## Task to carry out
Below are the records; reproduce all of them exactly but without any images.

[[ Dataset, beginning ]]

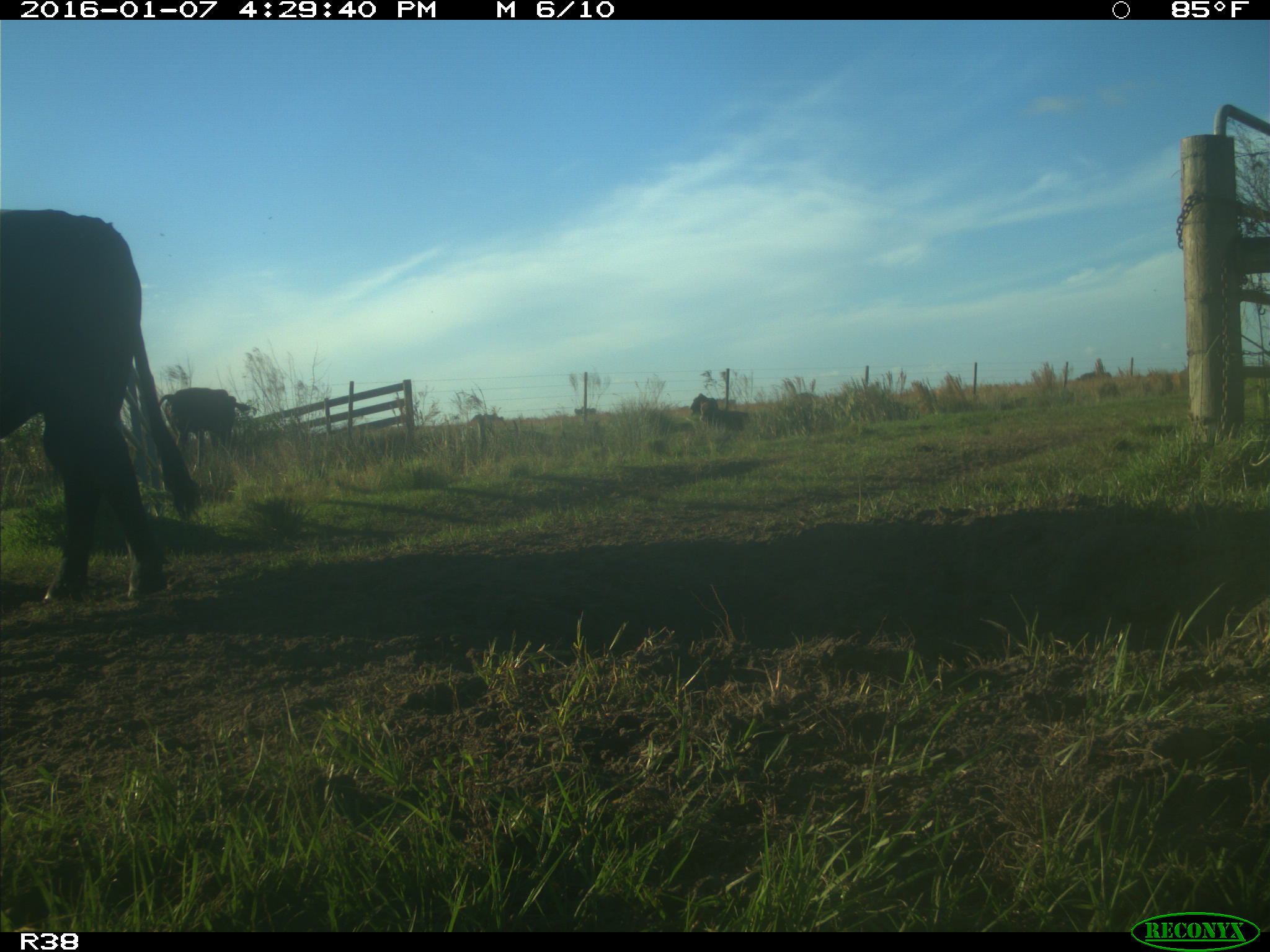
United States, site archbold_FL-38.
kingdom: Animalia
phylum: Chordata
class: Mammalia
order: Artiodactyla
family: Bovidae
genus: Bos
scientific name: Bos taurus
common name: domestic cow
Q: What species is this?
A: Bos taurus (domestic cow).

[[ Dataset, end ]]

## Solution to this task
United States, site archbold_FL-38.
kingdom: Animalia
phylum: Chordata
class: Mammalia
order: Artiodactyla
family: Bovidae
genus: Bos
scientific name: Bos taurus
common name: domestic cow
Q: What species is this?
A: Bos taurus (domestic cow).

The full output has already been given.